Exercise prompt.
Can you switch "furthest" to "farthest" in the lines of the material running from the line with "Based on the" through the end, and give back only those lines, with everything else unchanged and the pictures left out?

Record extracts.
•••

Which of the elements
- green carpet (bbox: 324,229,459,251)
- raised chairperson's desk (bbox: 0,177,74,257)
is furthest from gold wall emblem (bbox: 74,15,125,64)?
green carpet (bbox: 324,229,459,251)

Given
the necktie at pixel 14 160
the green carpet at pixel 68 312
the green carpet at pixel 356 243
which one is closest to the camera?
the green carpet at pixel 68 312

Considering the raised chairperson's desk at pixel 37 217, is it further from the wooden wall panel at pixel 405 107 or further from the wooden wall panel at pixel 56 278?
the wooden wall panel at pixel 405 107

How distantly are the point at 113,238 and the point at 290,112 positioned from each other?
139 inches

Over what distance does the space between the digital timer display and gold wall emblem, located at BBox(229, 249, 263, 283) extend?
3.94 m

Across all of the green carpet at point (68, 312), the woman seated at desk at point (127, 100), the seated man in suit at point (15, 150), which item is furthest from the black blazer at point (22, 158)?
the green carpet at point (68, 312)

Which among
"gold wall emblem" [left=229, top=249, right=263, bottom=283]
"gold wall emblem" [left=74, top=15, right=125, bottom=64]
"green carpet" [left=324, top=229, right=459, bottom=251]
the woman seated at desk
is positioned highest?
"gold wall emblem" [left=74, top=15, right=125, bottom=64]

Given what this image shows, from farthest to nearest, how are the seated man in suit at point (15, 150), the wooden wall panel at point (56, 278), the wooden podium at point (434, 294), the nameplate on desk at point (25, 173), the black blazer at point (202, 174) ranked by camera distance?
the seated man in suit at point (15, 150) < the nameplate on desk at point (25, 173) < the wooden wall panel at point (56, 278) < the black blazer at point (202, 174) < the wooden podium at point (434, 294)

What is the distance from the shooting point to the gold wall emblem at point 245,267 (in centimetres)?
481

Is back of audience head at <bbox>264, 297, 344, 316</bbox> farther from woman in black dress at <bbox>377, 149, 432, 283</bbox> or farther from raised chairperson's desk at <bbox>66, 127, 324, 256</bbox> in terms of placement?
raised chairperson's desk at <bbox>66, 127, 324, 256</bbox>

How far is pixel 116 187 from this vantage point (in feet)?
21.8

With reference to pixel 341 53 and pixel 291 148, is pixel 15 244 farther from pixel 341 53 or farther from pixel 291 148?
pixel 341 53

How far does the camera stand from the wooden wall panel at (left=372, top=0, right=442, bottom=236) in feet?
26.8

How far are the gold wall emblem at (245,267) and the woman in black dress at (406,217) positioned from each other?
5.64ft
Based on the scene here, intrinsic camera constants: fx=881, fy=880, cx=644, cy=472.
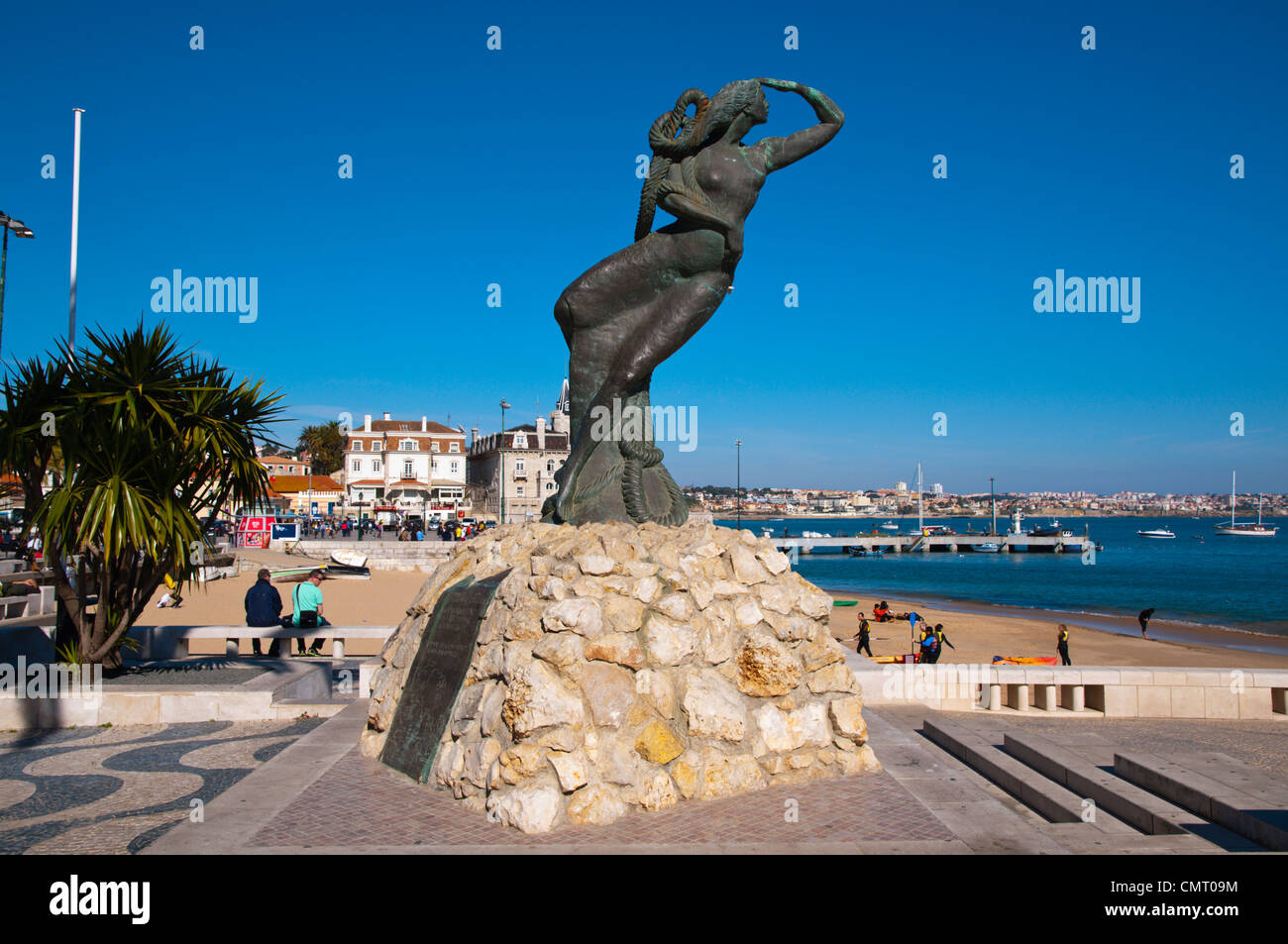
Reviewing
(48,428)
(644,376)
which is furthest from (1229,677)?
(48,428)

•••

Exercise response.
Based on the scene here, intrinsic camera constants: fx=881, fy=880, cx=644, cy=472.
Reviewing
(48,428)
(644,376)
which is farthest from (1229,677)?
(48,428)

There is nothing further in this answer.